### What you have to do
Please return every line of the rows below that contains the string "inches", copied unchanged. Treat the match as case-sensitive.

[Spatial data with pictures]
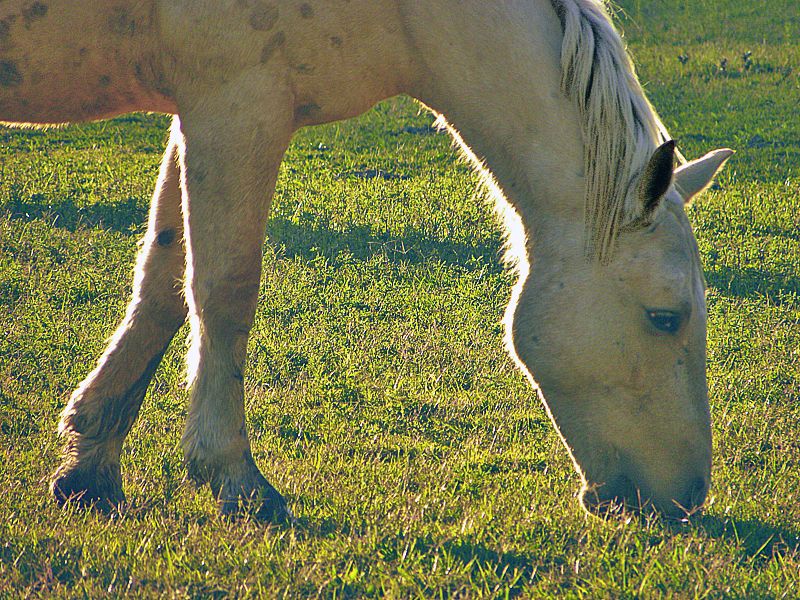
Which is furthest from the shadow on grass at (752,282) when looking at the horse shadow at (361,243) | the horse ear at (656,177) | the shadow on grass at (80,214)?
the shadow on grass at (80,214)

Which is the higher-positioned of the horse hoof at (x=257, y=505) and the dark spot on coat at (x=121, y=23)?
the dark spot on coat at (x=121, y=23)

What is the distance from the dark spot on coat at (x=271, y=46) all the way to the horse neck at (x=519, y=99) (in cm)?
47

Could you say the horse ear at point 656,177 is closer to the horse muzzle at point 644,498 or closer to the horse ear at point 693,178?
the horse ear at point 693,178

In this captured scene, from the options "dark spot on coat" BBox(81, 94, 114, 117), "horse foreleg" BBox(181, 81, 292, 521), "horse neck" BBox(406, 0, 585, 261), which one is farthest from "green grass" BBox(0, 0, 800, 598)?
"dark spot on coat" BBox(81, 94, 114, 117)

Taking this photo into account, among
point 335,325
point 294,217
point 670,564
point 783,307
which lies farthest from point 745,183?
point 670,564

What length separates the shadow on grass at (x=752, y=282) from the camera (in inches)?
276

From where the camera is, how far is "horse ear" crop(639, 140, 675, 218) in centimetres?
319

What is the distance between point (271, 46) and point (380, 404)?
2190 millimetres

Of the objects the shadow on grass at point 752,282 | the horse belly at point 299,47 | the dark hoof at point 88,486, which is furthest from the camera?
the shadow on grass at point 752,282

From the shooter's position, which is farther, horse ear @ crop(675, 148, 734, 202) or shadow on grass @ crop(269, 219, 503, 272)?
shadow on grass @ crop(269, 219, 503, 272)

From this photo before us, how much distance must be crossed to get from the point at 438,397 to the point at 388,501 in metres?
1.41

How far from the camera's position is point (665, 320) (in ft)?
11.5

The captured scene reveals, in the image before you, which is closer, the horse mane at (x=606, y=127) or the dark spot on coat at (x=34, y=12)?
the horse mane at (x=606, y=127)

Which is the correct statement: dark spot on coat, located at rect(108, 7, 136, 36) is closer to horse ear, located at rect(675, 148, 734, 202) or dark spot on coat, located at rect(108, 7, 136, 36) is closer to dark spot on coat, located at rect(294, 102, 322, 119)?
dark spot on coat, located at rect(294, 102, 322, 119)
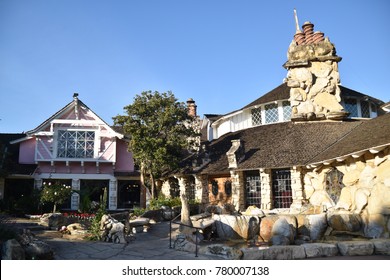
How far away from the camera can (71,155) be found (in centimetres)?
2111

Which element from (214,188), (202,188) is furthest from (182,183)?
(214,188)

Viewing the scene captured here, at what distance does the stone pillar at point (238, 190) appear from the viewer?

--

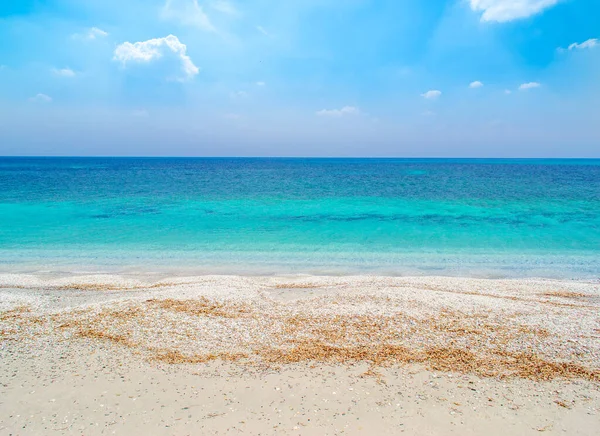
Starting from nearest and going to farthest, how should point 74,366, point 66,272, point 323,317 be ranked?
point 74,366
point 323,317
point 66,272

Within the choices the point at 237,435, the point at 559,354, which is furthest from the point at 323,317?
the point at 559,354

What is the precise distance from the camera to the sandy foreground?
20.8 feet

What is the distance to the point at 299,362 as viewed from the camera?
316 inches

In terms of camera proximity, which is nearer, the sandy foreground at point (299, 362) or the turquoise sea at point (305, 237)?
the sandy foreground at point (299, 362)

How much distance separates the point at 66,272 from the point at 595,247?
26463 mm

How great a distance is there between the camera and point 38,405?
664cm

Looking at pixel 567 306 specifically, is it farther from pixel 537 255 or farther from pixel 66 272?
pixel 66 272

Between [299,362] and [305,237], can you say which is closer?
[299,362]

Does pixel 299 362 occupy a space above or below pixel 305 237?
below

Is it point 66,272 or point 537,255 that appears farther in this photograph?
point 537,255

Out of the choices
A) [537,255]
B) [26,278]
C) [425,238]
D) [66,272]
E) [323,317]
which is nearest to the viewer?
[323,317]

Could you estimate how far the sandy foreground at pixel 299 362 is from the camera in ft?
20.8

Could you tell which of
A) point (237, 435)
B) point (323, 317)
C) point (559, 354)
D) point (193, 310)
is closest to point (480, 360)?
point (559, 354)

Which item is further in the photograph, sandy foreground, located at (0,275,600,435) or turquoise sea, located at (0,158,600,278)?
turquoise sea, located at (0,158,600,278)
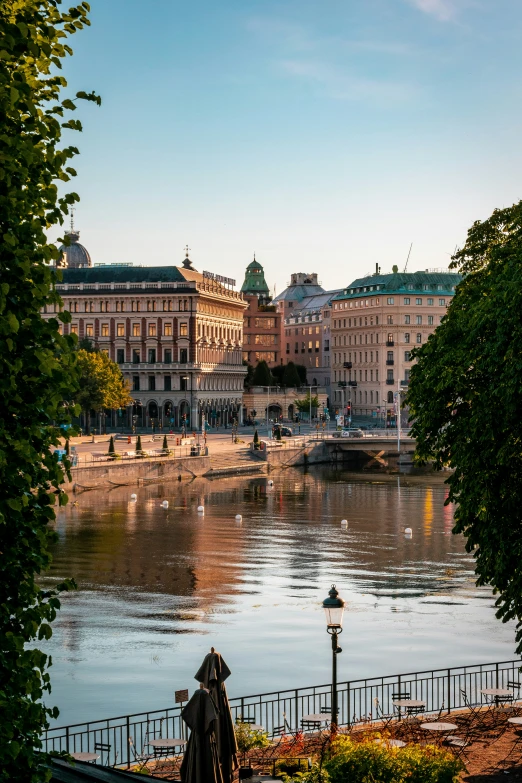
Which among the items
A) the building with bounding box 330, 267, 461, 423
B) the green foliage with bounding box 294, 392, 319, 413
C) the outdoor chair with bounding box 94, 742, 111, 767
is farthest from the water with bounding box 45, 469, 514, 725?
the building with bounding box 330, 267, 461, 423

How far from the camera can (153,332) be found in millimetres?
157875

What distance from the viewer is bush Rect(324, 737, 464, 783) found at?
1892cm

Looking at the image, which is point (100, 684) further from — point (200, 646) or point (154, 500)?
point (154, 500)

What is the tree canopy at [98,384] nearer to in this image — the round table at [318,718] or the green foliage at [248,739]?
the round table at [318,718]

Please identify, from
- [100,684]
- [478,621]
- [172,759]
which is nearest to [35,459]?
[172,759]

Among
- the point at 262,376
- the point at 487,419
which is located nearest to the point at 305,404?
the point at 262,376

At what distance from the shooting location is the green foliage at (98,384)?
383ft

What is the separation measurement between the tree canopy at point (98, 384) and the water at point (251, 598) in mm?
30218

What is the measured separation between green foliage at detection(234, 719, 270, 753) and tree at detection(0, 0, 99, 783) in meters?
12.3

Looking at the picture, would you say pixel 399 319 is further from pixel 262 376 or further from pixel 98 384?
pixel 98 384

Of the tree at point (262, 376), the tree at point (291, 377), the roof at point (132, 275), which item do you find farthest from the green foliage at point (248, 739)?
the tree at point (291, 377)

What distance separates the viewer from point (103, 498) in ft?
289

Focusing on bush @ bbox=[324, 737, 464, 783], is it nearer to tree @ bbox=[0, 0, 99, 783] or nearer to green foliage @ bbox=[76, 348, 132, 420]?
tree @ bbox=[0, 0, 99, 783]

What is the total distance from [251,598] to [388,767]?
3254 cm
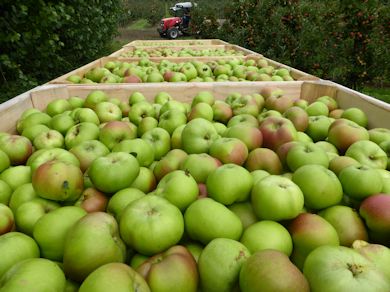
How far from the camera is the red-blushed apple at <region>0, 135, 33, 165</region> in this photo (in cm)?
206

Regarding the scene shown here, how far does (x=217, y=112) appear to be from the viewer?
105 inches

### Result of the task
What length separates the shadow on grass at (x=752, y=282) from the camera (in inches)?
316 inches
105 inches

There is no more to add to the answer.